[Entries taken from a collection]
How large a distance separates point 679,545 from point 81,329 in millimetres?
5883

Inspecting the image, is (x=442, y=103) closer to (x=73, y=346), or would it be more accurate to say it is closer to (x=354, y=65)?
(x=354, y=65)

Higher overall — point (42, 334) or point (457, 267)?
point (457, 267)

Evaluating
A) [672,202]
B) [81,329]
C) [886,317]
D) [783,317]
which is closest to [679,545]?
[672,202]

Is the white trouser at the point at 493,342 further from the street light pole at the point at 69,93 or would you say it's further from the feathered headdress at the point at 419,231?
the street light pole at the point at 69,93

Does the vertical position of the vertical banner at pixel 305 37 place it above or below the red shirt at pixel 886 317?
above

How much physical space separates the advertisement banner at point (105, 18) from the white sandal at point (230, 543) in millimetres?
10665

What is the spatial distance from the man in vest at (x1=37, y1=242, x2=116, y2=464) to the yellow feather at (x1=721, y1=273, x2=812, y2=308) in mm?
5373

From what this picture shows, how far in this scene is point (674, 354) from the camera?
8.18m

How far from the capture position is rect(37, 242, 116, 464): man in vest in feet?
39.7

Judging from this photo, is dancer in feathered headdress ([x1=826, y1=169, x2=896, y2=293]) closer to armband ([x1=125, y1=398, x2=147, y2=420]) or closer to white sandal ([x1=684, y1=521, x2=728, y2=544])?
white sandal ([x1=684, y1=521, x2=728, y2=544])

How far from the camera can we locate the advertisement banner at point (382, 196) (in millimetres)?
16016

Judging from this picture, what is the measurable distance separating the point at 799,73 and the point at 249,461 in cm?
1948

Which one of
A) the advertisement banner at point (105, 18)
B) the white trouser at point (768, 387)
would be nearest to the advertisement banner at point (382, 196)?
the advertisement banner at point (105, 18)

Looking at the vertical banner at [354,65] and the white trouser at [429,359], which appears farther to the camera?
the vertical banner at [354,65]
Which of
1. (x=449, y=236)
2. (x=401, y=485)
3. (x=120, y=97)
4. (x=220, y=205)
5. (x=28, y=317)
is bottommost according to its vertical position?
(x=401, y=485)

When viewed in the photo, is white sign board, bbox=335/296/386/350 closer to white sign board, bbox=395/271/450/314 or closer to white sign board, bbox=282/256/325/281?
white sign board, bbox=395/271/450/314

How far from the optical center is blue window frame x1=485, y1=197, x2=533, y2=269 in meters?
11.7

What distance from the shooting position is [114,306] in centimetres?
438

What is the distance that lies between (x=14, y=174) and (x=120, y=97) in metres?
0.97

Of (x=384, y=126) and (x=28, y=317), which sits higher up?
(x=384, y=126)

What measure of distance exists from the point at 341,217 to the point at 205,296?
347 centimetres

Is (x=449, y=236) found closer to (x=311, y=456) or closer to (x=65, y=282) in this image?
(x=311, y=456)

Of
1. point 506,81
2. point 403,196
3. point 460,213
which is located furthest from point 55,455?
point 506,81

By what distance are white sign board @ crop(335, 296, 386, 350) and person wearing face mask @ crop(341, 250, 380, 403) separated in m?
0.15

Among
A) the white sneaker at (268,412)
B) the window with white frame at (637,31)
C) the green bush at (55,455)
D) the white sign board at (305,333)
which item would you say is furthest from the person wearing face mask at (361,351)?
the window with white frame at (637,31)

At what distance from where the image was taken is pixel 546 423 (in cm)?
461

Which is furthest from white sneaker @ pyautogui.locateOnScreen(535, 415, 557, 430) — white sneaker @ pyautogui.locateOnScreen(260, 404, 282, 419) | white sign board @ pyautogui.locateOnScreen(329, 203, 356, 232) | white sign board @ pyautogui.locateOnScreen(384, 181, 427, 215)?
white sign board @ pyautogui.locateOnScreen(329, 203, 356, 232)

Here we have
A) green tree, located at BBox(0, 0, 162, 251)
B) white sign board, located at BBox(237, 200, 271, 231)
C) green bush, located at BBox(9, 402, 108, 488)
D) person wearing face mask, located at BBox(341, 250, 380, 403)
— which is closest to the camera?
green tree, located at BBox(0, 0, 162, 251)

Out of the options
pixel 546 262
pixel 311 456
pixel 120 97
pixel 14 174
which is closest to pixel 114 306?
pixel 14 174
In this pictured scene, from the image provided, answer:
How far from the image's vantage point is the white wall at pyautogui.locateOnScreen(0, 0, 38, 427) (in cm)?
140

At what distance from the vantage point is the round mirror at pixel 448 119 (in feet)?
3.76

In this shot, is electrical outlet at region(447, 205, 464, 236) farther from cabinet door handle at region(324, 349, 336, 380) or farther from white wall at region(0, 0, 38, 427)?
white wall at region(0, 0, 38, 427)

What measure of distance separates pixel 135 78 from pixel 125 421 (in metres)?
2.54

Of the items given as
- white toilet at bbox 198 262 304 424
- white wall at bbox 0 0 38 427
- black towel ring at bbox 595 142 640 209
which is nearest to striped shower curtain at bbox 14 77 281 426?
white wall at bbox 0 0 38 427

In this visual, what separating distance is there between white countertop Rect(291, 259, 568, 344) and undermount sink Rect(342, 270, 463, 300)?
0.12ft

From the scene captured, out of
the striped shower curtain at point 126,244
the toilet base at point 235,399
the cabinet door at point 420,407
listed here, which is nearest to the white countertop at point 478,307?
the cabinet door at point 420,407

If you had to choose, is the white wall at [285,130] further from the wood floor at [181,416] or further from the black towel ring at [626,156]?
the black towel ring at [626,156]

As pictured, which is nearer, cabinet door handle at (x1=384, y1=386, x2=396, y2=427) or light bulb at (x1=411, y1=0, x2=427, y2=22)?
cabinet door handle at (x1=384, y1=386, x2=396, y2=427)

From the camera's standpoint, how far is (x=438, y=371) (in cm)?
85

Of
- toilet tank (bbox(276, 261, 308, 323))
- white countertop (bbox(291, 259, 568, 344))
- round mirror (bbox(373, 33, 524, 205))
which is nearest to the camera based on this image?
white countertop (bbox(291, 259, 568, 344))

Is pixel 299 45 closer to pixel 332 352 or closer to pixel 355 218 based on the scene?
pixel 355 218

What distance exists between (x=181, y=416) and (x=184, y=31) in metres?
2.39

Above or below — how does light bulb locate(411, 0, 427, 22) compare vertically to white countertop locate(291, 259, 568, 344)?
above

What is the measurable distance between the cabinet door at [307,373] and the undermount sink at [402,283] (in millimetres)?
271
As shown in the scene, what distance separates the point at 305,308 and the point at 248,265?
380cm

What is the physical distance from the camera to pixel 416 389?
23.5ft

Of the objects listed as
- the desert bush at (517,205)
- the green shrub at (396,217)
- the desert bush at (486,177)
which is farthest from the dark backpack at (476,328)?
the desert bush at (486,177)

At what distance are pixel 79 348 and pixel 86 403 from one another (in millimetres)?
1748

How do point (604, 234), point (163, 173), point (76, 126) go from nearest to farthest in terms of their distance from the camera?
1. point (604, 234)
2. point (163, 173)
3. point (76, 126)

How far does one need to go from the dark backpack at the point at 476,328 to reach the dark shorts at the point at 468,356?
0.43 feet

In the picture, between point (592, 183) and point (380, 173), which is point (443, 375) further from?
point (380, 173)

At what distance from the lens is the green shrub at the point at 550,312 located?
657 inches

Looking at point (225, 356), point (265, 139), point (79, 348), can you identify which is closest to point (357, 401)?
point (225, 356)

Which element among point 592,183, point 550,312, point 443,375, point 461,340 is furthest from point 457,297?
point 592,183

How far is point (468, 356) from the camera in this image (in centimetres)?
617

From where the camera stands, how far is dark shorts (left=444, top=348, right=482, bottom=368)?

What is required »
Convert the lines above into a JSON list of strings, one string per line, leaving out the blank lines.

Finished exercise »
[
  "How large a distance separates point 679,545 from point 81,329 in millimetres?",
  "5883",
  "Inspecting the image, is (x=442, y=103) closer to (x=73, y=346), or would it be more accurate to say it is closer to (x=354, y=65)?",
  "(x=354, y=65)",
  "Higher overall — point (42, 334) or point (457, 267)?",
  "point (457, 267)",
  "Evaluating",
  "A) [672,202]",
  "B) [81,329]",
  "C) [886,317]",
  "D) [783,317]",
  "which is closest to [679,545]?",
  "[672,202]",
  "Is the white trouser at the point at 493,342 further from the street light pole at the point at 69,93 or would you say it's further from the feathered headdress at the point at 419,231?",
  "the street light pole at the point at 69,93",
  "Does the vertical position of the vertical banner at pixel 305 37 place it above or below the red shirt at pixel 886 317?",
  "above",
  "How much physical space separates the advertisement banner at point (105, 18) from the white sandal at point (230, 543) in millimetres?",
  "10665",
  "What is the spatial distance from the man in vest at (x1=37, y1=242, x2=116, y2=464) to the yellow feather at (x1=721, y1=273, x2=812, y2=308) in mm?",
  "5373",
  "From what this picture shows, how far in this scene is point (674, 354) from the camera?",
  "8.18m",
  "How far from the capture position is rect(37, 242, 116, 464): man in vest in feet?",
  "39.7",
  "Judging from this photo, is dancer in feathered headdress ([x1=826, y1=169, x2=896, y2=293]) closer to armband ([x1=125, y1=398, x2=147, y2=420]) or closer to white sandal ([x1=684, y1=521, x2=728, y2=544])?",
  "white sandal ([x1=684, y1=521, x2=728, y2=544])",
  "How far from the camera can we locate the advertisement banner at point (382, 196) (in millimetres)?",
  "16016",
  "Judging from this picture, what is the measurable distance separating the point at 799,73 and the point at 249,461 in cm?",
  "1948",
  "Which one of",
  "A) the advertisement banner at point (105, 18)",
  "B) the white trouser at point (768, 387)",
  "would be nearest to the advertisement banner at point (382, 196)?",
  "the advertisement banner at point (105, 18)",
  "Looking at the vertical banner at [354,65] and the white trouser at [429,359], which appears farther to the camera?",
  "the vertical banner at [354,65]",
  "Which of",
  "1. (x=449, y=236)",
  "2. (x=401, y=485)",
  "3. (x=120, y=97)",
  "4. (x=220, y=205)",
  "5. (x=28, y=317)",
  "is bottommost according to its vertical position?",
  "(x=401, y=485)",
  "When viewed in the photo, is white sign board, bbox=335/296/386/350 closer to white sign board, bbox=395/271/450/314 or closer to white sign board, bbox=282/256/325/281?",
  "white sign board, bbox=395/271/450/314",
  "How far from the optical center is blue window frame x1=485, y1=197, x2=533, y2=269 in meters?",
  "11.7",
  "What distance from the shooting position is [114,306] in centimetres?",
  "438",
  "What is the distance that lies between (x=14, y=174) and (x=120, y=97) in metres?",
  "0.97",
  "Of (x=384, y=126) and (x=28, y=317), which sits higher up?",
  "(x=384, y=126)",
  "What measure of distance exists from the point at 341,217 to the point at 205,296?",
  "347 centimetres",
  "Is (x=449, y=236) found closer to (x=311, y=456) or closer to (x=65, y=282) in this image?",
  "(x=311, y=456)",
  "Of",
  "1. point 506,81",
  "2. point 403,196",
  "3. point 460,213",
  "which is located furthest from point 55,455?",
  "point 506,81",
  "By what distance are white sign board @ crop(335, 296, 386, 350) and person wearing face mask @ crop(341, 250, 380, 403) separated in m?",
  "0.15",
  "Among",
  "A) the white sneaker at (268,412)",
  "B) the window with white frame at (637,31)",
  "C) the green bush at (55,455)",
  "D) the white sign board at (305,333)",
  "which item would you say is furthest from the person wearing face mask at (361,351)?",
  "the window with white frame at (637,31)",
  "At what distance from where the image was taken is pixel 546 423 (in cm)?",
  "461",
  "Which is furthest from white sneaker @ pyautogui.locateOnScreen(535, 415, 557, 430) — white sneaker @ pyautogui.locateOnScreen(260, 404, 282, 419) | white sign board @ pyautogui.locateOnScreen(329, 203, 356, 232) | white sign board @ pyautogui.locateOnScreen(384, 181, 427, 215)?",
  "white sign board @ pyautogui.locateOnScreen(329, 203, 356, 232)",
  "Here we have",
  "A) green tree, located at BBox(0, 0, 162, 251)",
  "B) white sign board, located at BBox(237, 200, 271, 231)",
  "C) green bush, located at BBox(9, 402, 108, 488)",
  "D) person wearing face mask, located at BBox(341, 250, 380, 403)",
  "— which is closest to the camera?",
  "green tree, located at BBox(0, 0, 162, 251)",
  "Out of the options",
  "pixel 546 262",
  "pixel 311 456",
  "pixel 120 97",
  "pixel 14 174",
  "which is closest to pixel 114 306?",
  "pixel 14 174",
  "In this pictured scene, from the image provided, answer:",
  "How far from the image's vantage point is the white wall at pyautogui.locateOnScreen(0, 0, 38, 427) (in cm)?",
  "140",
  "At what distance from the vantage point is the round mirror at pixel 448 119 (in feet)?",
  "3.76",
  "In this shot, is electrical outlet at region(447, 205, 464, 236) farther from cabinet door handle at region(324, 349, 336, 380) or farther from white wall at region(0, 0, 38, 427)?",
  "white wall at region(0, 0, 38, 427)",
  "What measure of distance separates pixel 135 78 from pixel 125 421 (in metres)?",
  "2.54",
  "Of the items given as",
  "- white toilet at bbox 198 262 304 424",
  "- white wall at bbox 0 0 38 427",
  "- black towel ring at bbox 595 142 640 209",
  "which is nearest to striped shower curtain at bbox 14 77 281 426?",
  "white wall at bbox 0 0 38 427",
  "In this visual, what separating distance is there between white countertop Rect(291, 259, 568, 344) and undermount sink Rect(342, 270, 463, 300)?",
  "0.12ft",
  "From the scene captured, out of",
  "the striped shower curtain at point 126,244",
  "the toilet base at point 235,399",
  "the cabinet door at point 420,407",
  "listed here, which is nearest to the white countertop at point 478,307?",
  "the cabinet door at point 420,407",
  "If you had to choose, is the white wall at [285,130] further from the wood floor at [181,416] or further from the black towel ring at [626,156]?",
  "the black towel ring at [626,156]",
  "As pictured, which is nearer, cabinet door handle at (x1=384, y1=386, x2=396, y2=427) or light bulb at (x1=411, y1=0, x2=427, y2=22)?",
  "cabinet door handle at (x1=384, y1=386, x2=396, y2=427)",
  "From the camera's standpoint, how far is (x=438, y=371) (in cm)?",
  "85",
  "Of",
  "- toilet tank (bbox(276, 261, 308, 323))",
  "- white countertop (bbox(291, 259, 568, 344))",
  "- round mirror (bbox(373, 33, 524, 205))",
  "which is nearest to the camera based on this image?",
  "white countertop (bbox(291, 259, 568, 344))",
  "Is pixel 299 45 closer to pixel 332 352 or closer to pixel 355 218 based on the scene?",
  "pixel 355 218",
  "What distance exists between (x=181, y=416) and (x=184, y=31) in metres?",
  "2.39",
  "Above or below — how does light bulb locate(411, 0, 427, 22) compare vertically to white countertop locate(291, 259, 568, 344)?",
  "above",
  "What is the measurable distance between the cabinet door at [307,373] and the undermount sink at [402,283] (in millimetres)?",
  "271",
  "As shown in the scene, what distance separates the point at 305,308 and the point at 248,265?",
  "380cm",
  "What is the physical distance from the camera to pixel 416 389?",
  "23.5ft",
  "Of the objects listed as",
  "- the desert bush at (517,205)",
  "- the green shrub at (396,217)",
  "- the desert bush at (486,177)",
  "which is farthest from the dark backpack at (476,328)?",
  "the desert bush at (486,177)",
  "At what distance are pixel 79 348 and pixel 86 403 from one another (in millimetres)?",
  "1748",
  "How do point (604, 234), point (163, 173), point (76, 126) go from nearest to farthest in terms of their distance from the camera?",
  "1. point (604, 234)",
  "2. point (163, 173)",
  "3. point (76, 126)",
  "How far does one need to go from the dark backpack at the point at 476,328 to reach the dark shorts at the point at 468,356?",
  "0.43 feet",
  "In the picture, between point (592, 183) and point (380, 173), which is point (443, 375) further from?",
  "point (380, 173)",
  "At what distance from the lens is the green shrub at the point at 550,312 located?",
  "657 inches",
  "Looking at point (225, 356), point (265, 139), point (79, 348), can you identify which is closest to point (357, 401)?",
  "point (225, 356)",
  "Which element among point 592,183, point 550,312, point 443,375, point 461,340 is furthest from point 457,297?",
  "point 592,183",
  "How far is point (468, 356) from the camera in this image (in centimetres)?",
  "617",
  "From where the camera stands, how far is dark shorts (left=444, top=348, right=482, bottom=368)?"
]